Two Qwest customers contacted Whistleblower after waiting months for a promotional $50 Visa gift card that was supposed to come by signing up for Internet service.

Dawn Weinhaus said she tried to redeem the offer online at the beginning of May and was told she would receive the card in four to six weeks. During the summer and into the fall, she spent hours on the phone with customer service representatives, who promised that the card had been sent or it was still awaiting manager approval.

"I'm sure most people think, 'This is getting me nowhere,' and they just give up," Weinhaus said.

Marjorie Watson ordered her Internet service in June after learning about the gift card offer. In September, she called to ask where it was and was told that she never requested the card.

Qwest spokeswoman Joanna Hjelmeland acknowledged that things haven't moved as quickly the company would like, but she wasn't aware of a large number of complaints in Minnesota about the promotion.

"We transitioned to a new vendor to fulfill the reward cards," Hjelmeland said. "During that transition period, there were delays."

Weinhaus and Watson told Whistleblower they received calls from a Qwest marketing executive last week who promised they would have their cards by Nov. 30 or else he would credit their accounts the $50 and they could keep the gift card if it ever showed up.

Robocall ring busted

The feds still haven't captured Rachel from Cardholder Services, that annoying robotic peddler who violates telemarketing laws with her incessant offers to lower your credit card interest rates.

But they are making gains in the fight against "robocallers" that swindle desperate debtors with dubious promises of relief.

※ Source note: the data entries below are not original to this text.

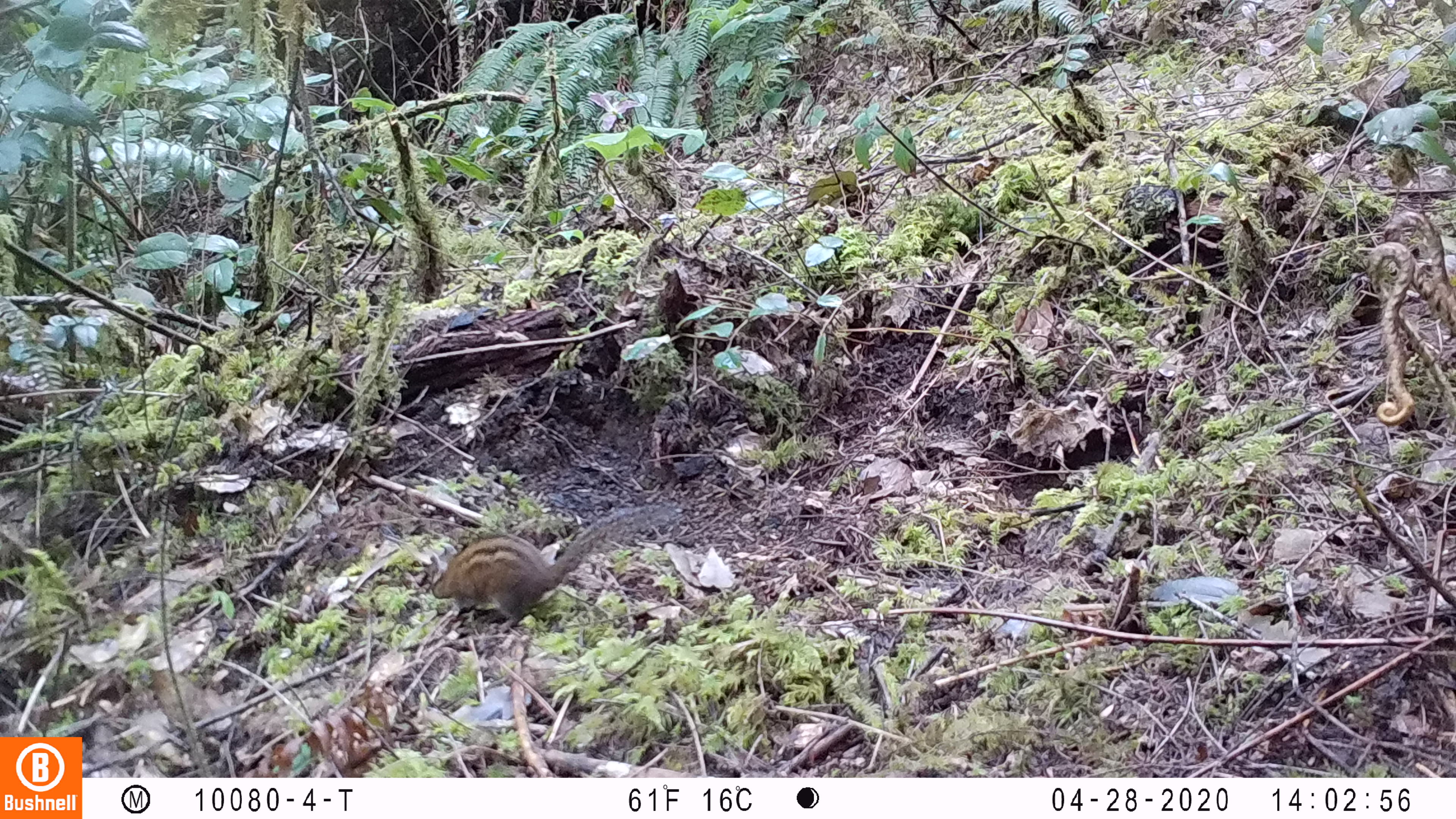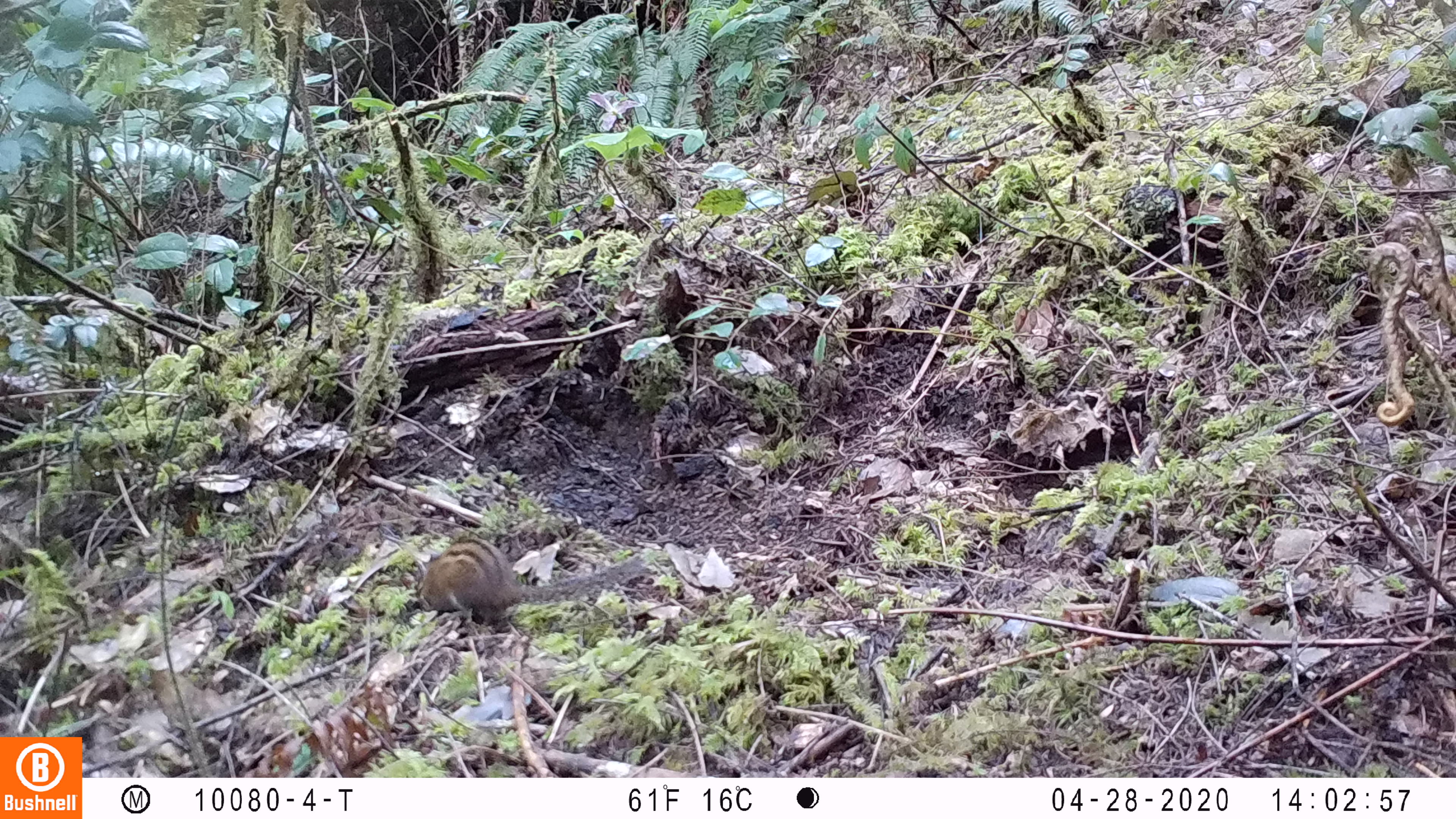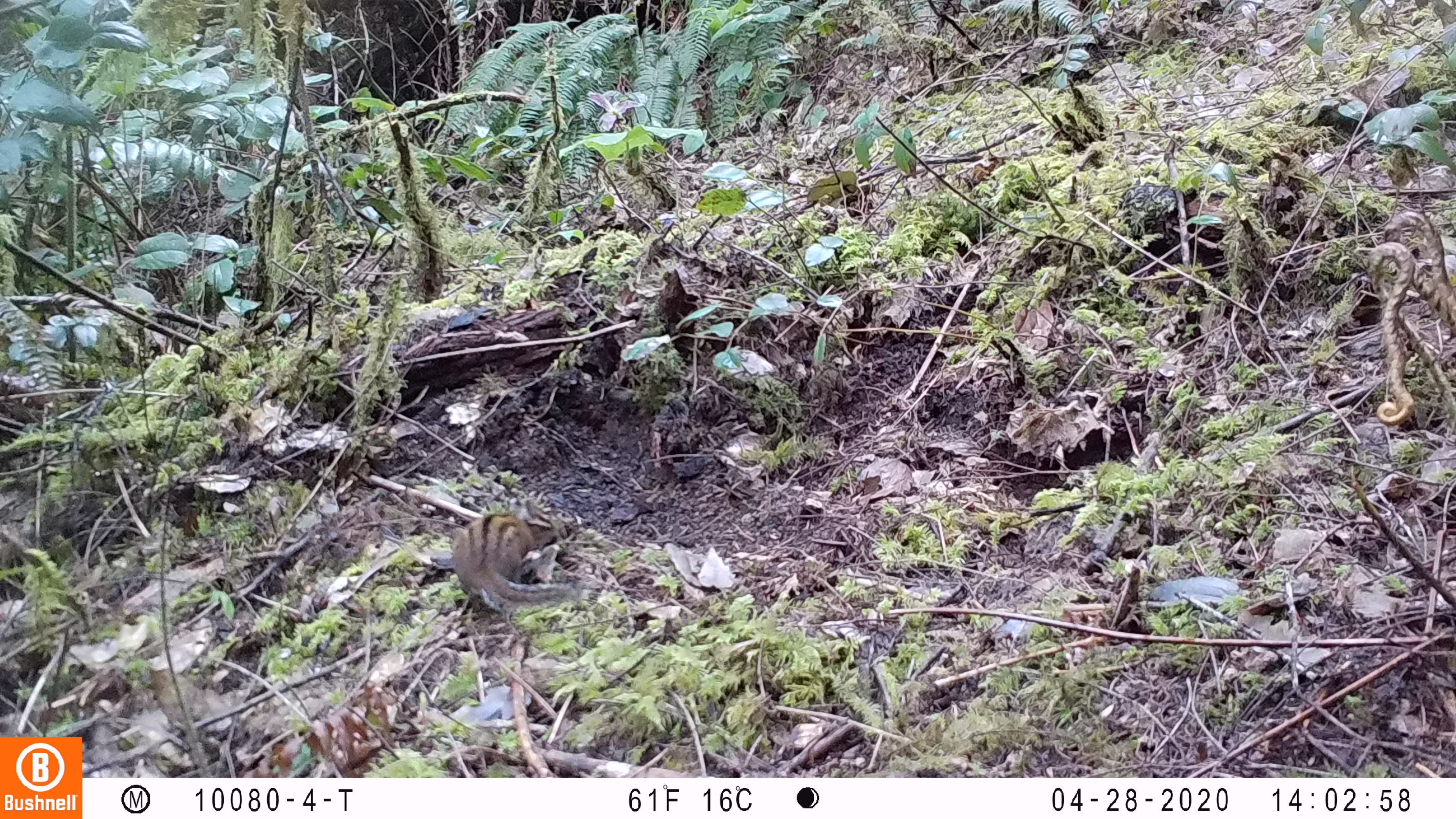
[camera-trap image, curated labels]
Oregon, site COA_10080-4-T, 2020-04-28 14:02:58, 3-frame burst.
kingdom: Animalia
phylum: Chordata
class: Mammalia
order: Rodentia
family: Sciuridae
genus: Neotamias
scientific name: Neotamias townsendii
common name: townsend's chipmunk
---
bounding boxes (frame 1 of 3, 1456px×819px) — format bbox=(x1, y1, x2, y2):
townsend's chipmunk: bbox=(420, 496, 679, 635)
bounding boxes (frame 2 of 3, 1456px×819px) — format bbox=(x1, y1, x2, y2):
townsend's chipmunk: bbox=(411, 531, 646, 626)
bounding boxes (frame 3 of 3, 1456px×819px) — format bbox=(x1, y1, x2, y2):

Earlier this month, a federal judge in Chicago shut down what the Federal Trade Commission called an "international robocall ring" pitching promises to lower credit card rates in exchange for $995 fees. The companies did little or nothing for the consumers, the FTC reported.

The scammers also falsely promised refunds if they didn't save their customers at least $2,500. The FTC estimated that nearly 13,000 consumers had lost almost $13 million.

Todd Kossow, assistant director of the FTC's Midwest office, said he didn't know whether these companies used Rachel, but it's in her line of business. The FTC worked with the ministry of the attorney general of Ontario, Canada, to identify and target four individuals based in Rochester, N.Y., and Toronto and operating two "boiler room" call centers in Orlando, Fla. The defendants operated under at least 10 business names, including AFL Financial Services, Direct Financial Management, F&F Payment Processing and other names.

Kossow said the suspected ringleader, David D. Richards, was based in Canada.

The Nov. 8 order from U.S. District Judge Joan H. Lefkow shut down the businesses and froze their assets.